I tend to disagree with this approach. I think I can generally distill what
you said to 3 points, which I'll address below:

1. Every workflow needs a clean worker, and Apache has a limited number of
those. As a result, queue times can build up.

This is a problem, but it's one that should be resolved by introducing our
own self-hosted runners. (Jarek, I know you're actually involved in that
effort). Any significant push towards GHA is going to rely on that. Once we
have self-hosted runners, we won't necessarily need a clean machine every
time, and we also won't need to worry about capacity issues like we do now.

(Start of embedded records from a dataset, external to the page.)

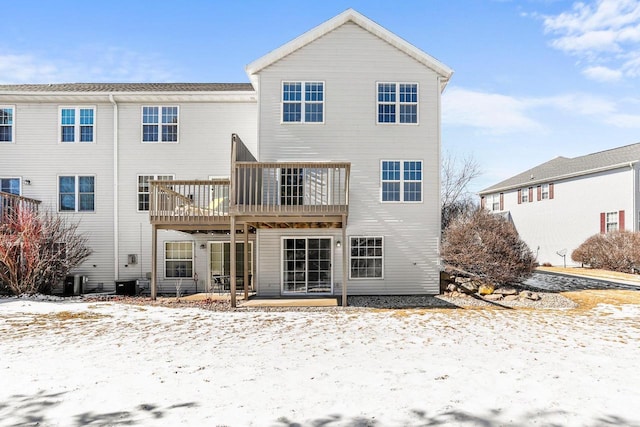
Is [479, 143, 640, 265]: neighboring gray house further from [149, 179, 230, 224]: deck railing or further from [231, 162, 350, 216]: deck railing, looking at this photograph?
[149, 179, 230, 224]: deck railing

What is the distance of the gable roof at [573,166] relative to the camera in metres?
24.3

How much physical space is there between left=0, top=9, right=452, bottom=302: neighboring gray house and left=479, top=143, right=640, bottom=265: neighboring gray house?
12.9 metres

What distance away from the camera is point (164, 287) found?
15805 millimetres

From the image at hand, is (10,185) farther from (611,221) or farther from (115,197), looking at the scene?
(611,221)

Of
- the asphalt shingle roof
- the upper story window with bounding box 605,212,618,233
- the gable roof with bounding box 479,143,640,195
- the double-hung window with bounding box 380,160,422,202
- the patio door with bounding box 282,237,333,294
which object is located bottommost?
the patio door with bounding box 282,237,333,294

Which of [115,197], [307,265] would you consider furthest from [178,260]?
[307,265]

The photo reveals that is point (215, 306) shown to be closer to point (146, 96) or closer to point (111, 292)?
point (111, 292)

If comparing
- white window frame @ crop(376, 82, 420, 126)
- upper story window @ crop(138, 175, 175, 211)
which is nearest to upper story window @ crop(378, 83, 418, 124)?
white window frame @ crop(376, 82, 420, 126)

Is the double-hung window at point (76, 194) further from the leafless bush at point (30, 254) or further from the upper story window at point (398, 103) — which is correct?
the upper story window at point (398, 103)

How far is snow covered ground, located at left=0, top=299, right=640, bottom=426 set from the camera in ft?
15.4

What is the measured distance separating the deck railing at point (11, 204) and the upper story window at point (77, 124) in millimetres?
2625

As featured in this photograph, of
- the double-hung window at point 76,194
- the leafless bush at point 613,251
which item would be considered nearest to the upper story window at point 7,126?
the double-hung window at point 76,194

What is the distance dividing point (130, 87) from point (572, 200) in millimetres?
25671

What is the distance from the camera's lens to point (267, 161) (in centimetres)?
1504
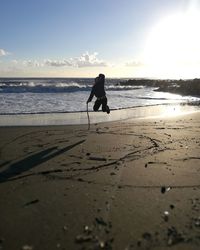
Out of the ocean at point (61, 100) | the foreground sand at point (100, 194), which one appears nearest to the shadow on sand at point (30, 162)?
the foreground sand at point (100, 194)

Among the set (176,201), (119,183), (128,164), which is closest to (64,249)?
(176,201)

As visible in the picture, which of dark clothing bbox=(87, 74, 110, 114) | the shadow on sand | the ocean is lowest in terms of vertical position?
the ocean

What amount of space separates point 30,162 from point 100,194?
2662 mm

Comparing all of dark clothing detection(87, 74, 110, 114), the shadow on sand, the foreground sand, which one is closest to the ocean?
dark clothing detection(87, 74, 110, 114)

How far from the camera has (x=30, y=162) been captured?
8.21 m

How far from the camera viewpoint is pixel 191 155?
8562 mm

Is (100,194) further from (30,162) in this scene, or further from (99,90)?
(99,90)

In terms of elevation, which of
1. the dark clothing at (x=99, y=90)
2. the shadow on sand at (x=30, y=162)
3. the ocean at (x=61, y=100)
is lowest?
the ocean at (x=61, y=100)

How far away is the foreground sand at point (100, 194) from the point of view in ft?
14.7

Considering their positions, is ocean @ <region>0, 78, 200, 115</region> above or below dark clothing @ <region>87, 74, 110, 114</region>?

2. There are security issues with running workflows that are based on the
master branch.

This is sorta true - this is basically only a problem if we pass a
non-locked down secret into a step that runs code outside of our GH
workflow configuration (and is either running on a PR or on master with
some git checkout magic to target a different ref). That's not a trivial
risk, so we need to be careful, but it's also not one that's solved by
using probot - if our end goal is to kick off CI runs that use user code,
this is just a problem that we're going to have to deal with. It's
basically just one of those problems that Open Source CI is always going to
have (and one we already have with Jenkins) - how much do you restrict
resources available to a fork? As a rule, it is a good idea for any code we
want to trigger on arbitrary users' comments to not pass in secrets to that
code, or to explicitly limit the scope of them.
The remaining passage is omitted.